-- TASK INSTRUCTIONS --
The copy must run from the line containing "United States, site archbold_FL-07." through the final line of the records, both included, exactly as written. It should contain no pictures.

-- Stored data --
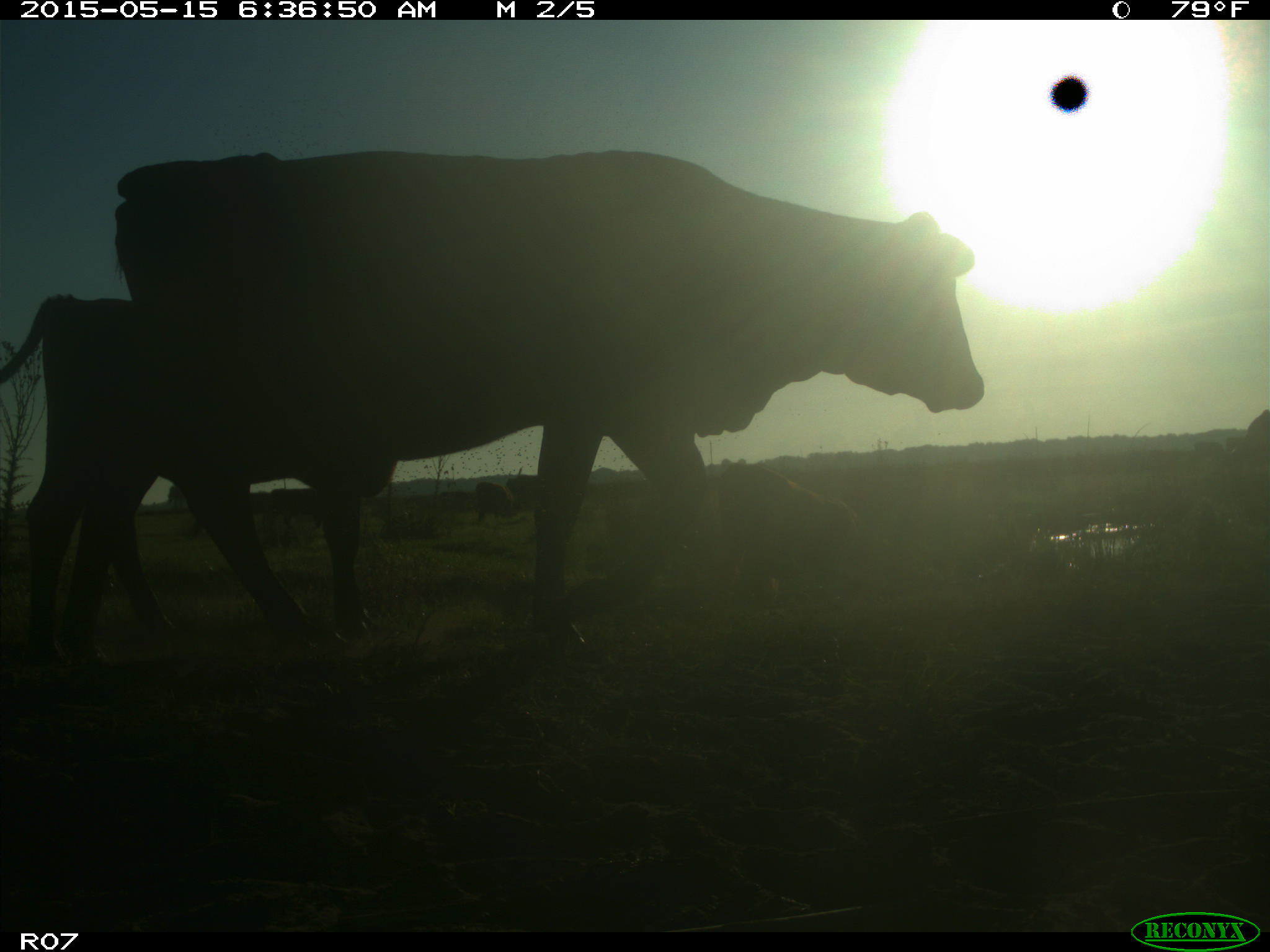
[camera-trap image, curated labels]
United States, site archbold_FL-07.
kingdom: Animalia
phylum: Chordata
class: Mammalia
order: Artiodactyla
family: Bovidae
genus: Bos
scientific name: Bos taurus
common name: domestic cow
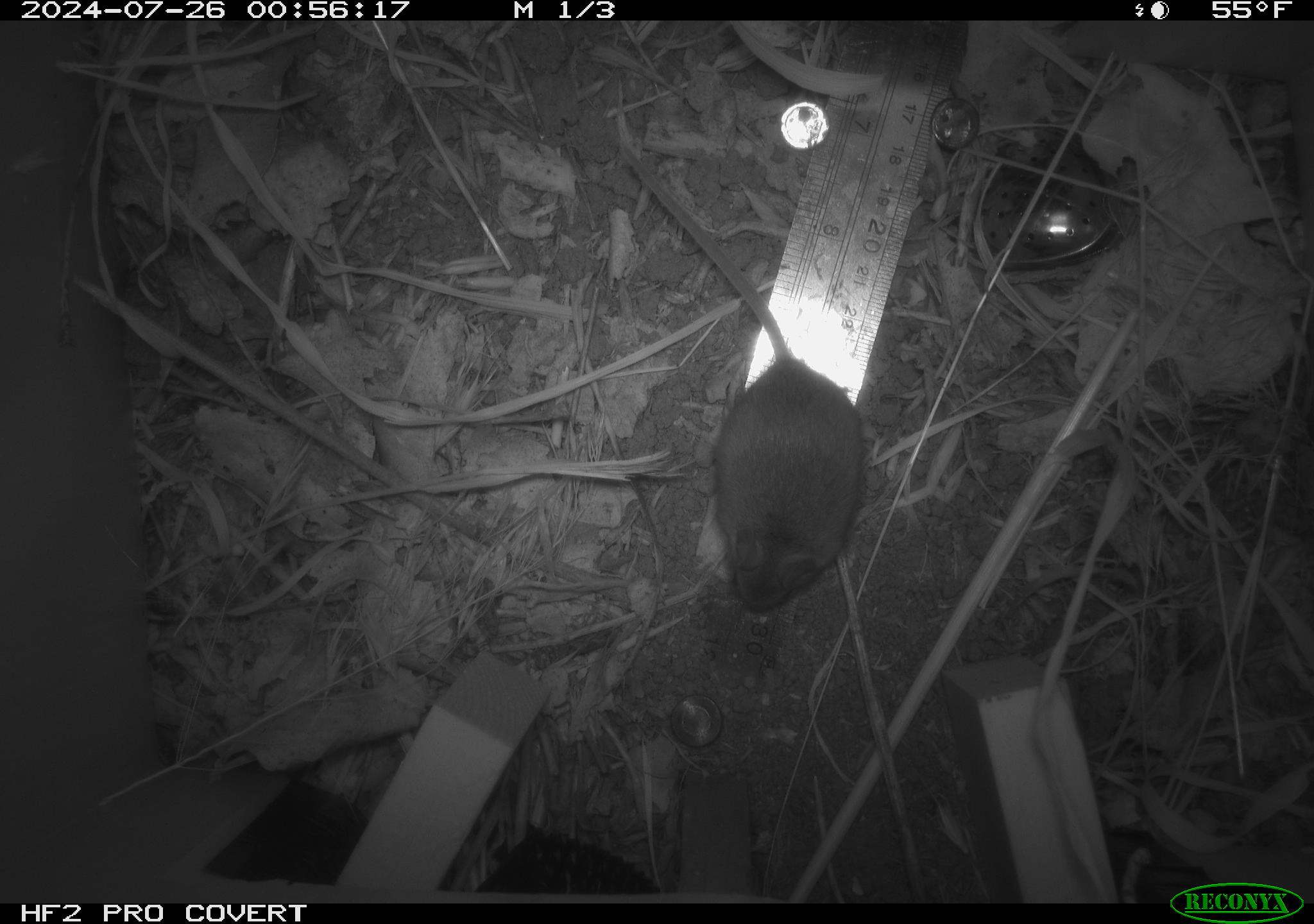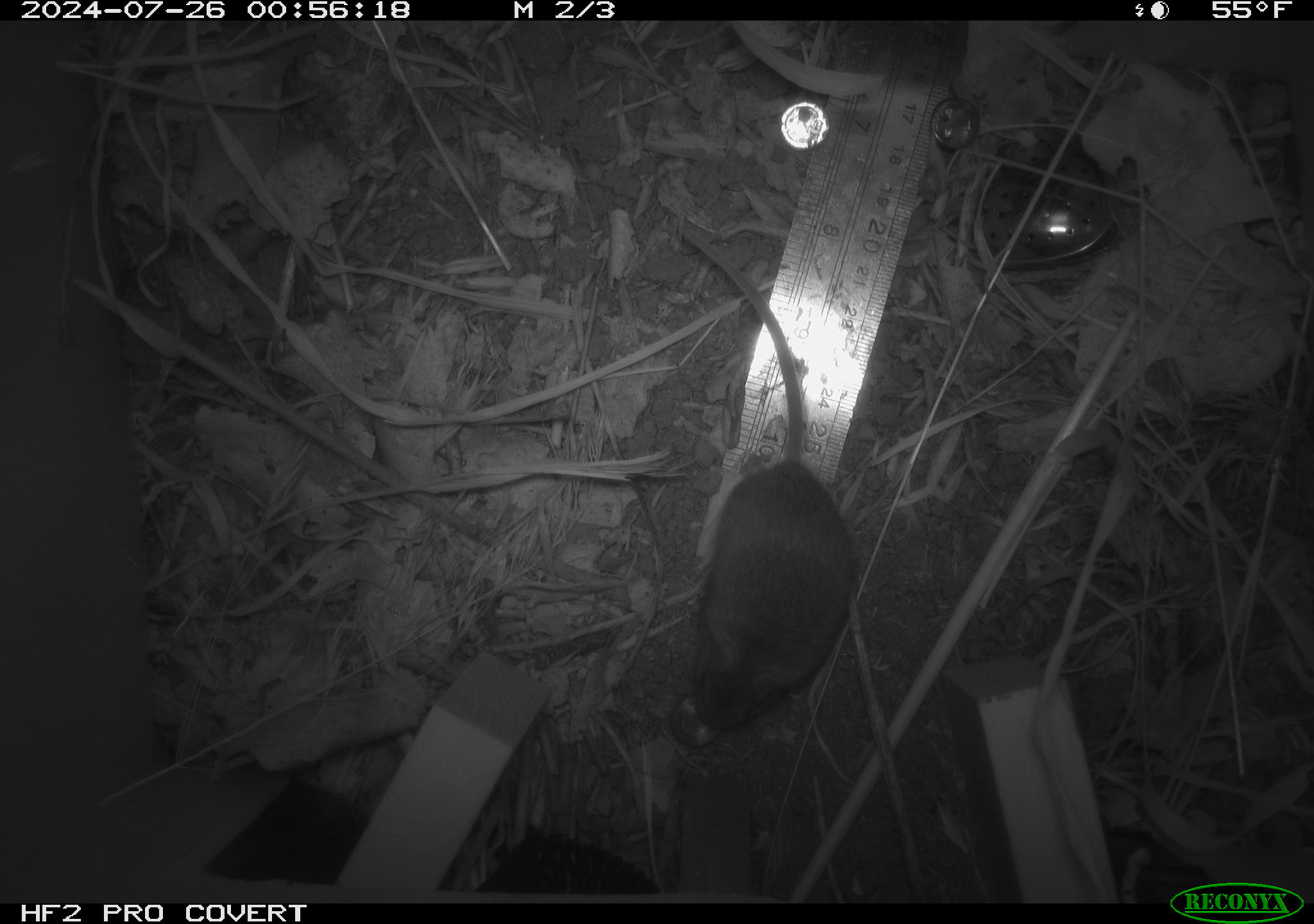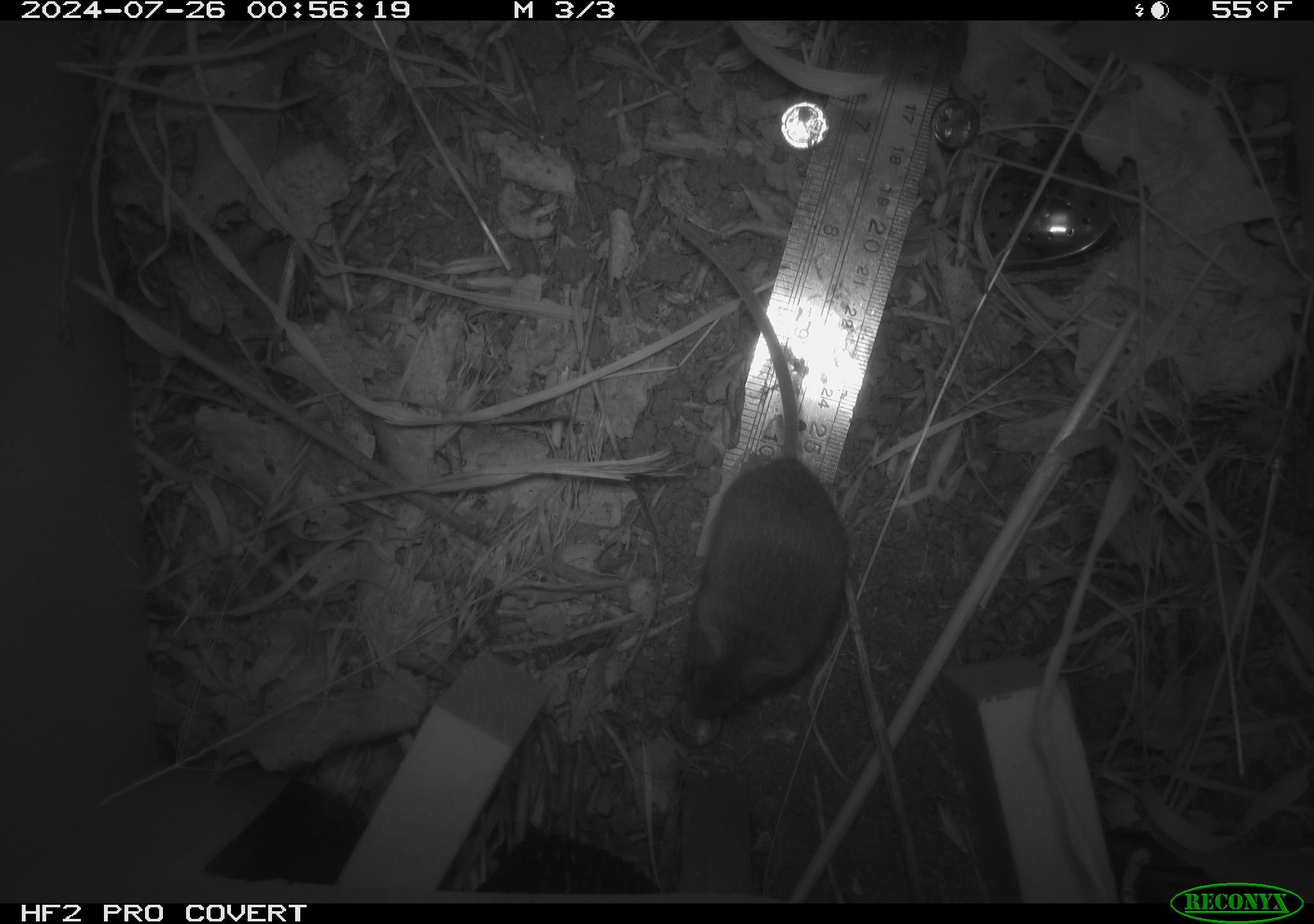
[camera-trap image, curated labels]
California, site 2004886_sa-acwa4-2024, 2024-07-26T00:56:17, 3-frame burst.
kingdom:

-- RESULT OF THE TASK --
United States, site archbold_FL-07.
kingdom: Animalia
phylum: Chordata
class: Mammalia
order: Artiodactyla
family: Bovidae
genus: Bos
scientific name: Bos taurus
common name: domestic cow
[camera-trap image, curated labels]
California, site 2004886_sa-acwa4-2024, 2024-07-26T00:56:17, 3-frame burst.
kingdom:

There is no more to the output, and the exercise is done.